Assignment –
Reproduce exactly only the lines from the line that holds "Cover of the" to the line that holds "辽中揭秘离职公积金提取代办的全流程与注意事项", inclusive, in the listing below, and please leave out every picture.

Record set –
Content starts

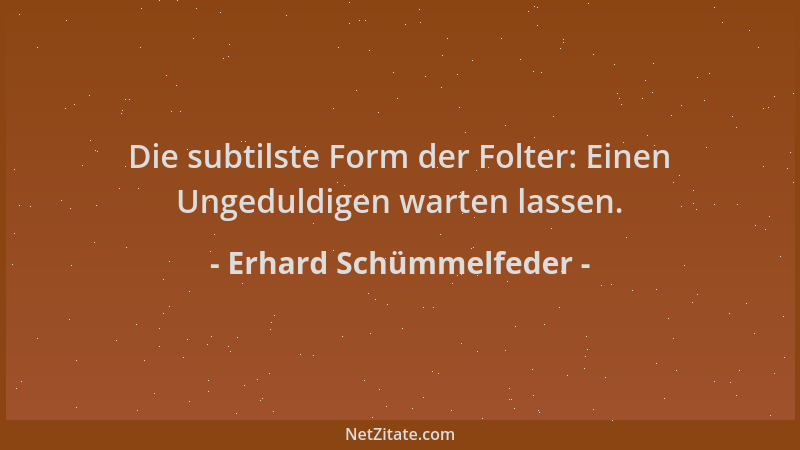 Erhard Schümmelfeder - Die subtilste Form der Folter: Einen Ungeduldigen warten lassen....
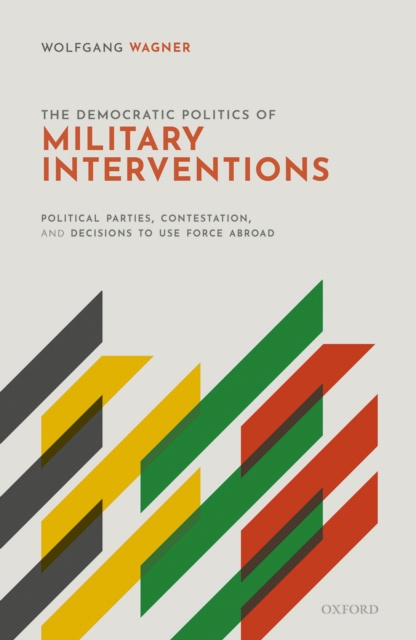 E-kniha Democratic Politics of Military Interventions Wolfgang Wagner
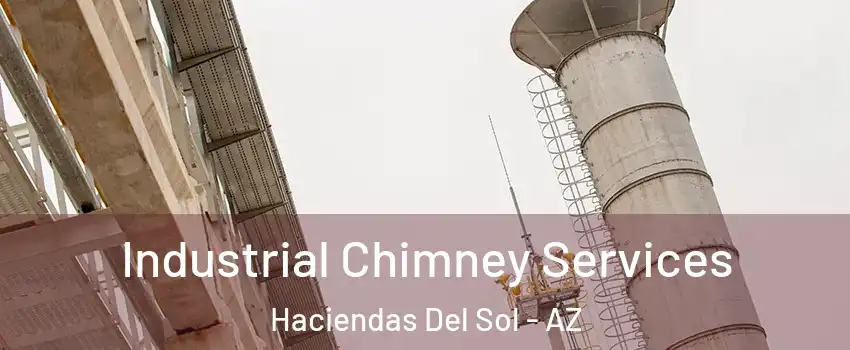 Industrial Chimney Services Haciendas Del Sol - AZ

Content ends
Content starts

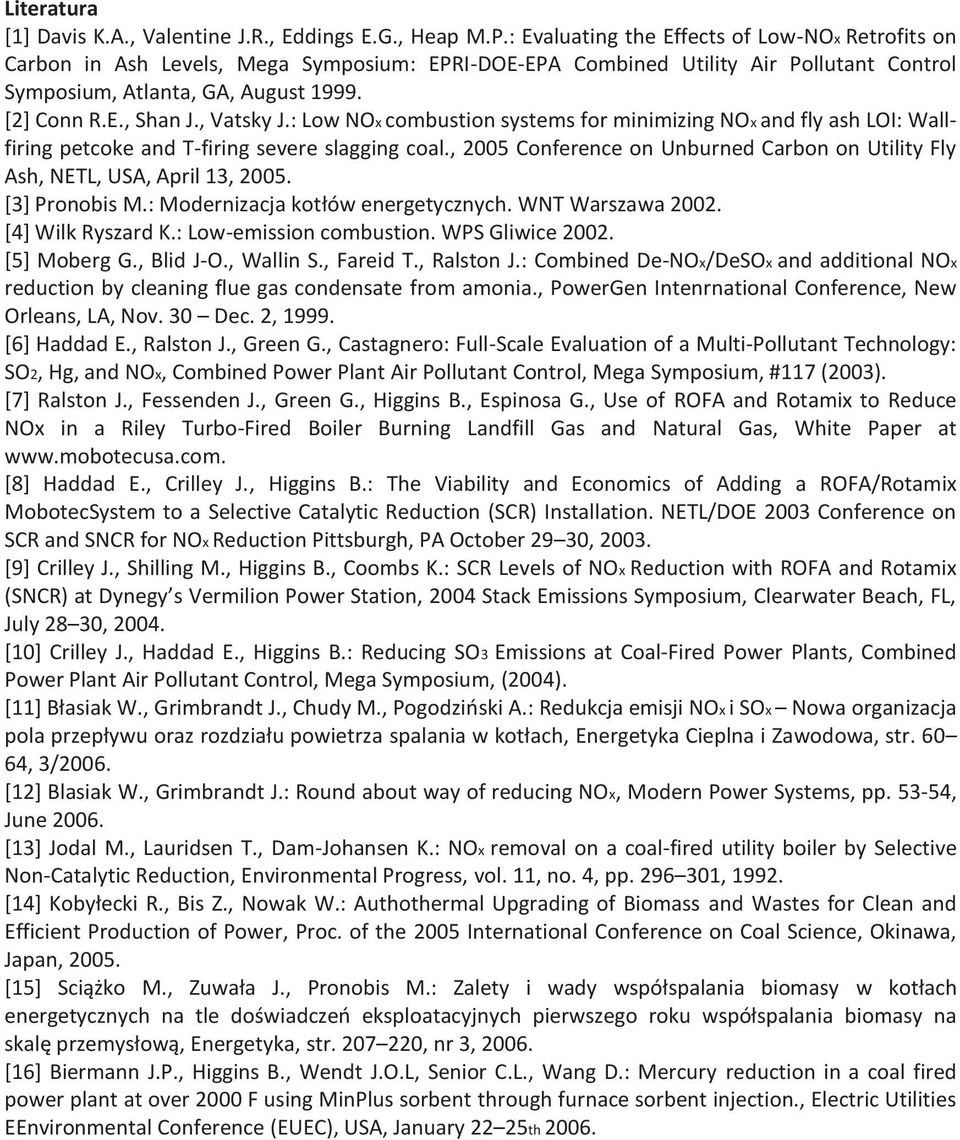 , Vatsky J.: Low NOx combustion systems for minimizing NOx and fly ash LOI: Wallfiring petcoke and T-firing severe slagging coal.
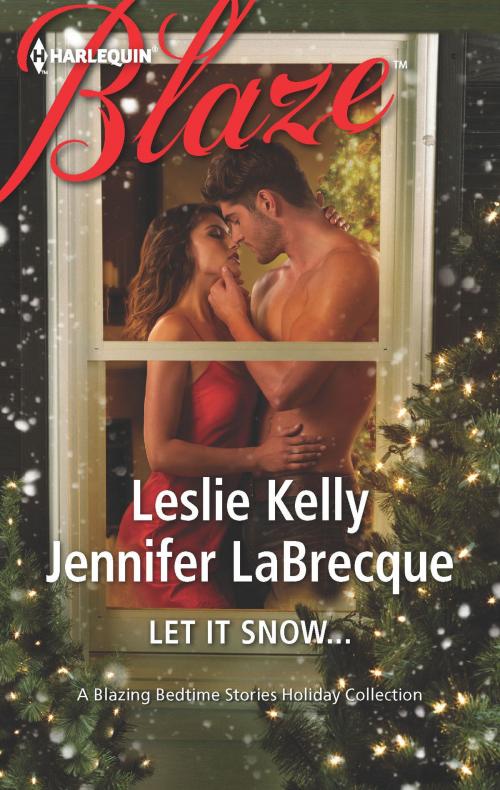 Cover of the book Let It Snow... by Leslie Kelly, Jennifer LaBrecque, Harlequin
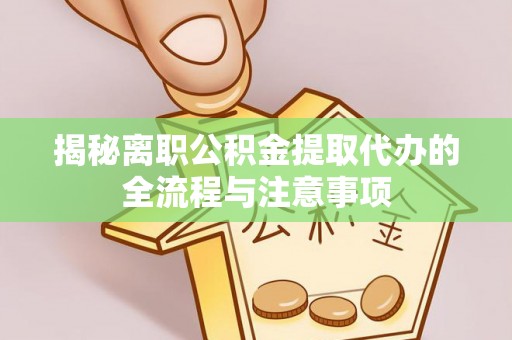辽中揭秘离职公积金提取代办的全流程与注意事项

Content ends

Solved problem –
 Cover of the book Let It Snow... by Leslie Kelly, Jennifer LaBrecque, Harlequin
辽中揭秘离职公积金提取代办的全流程与注意事项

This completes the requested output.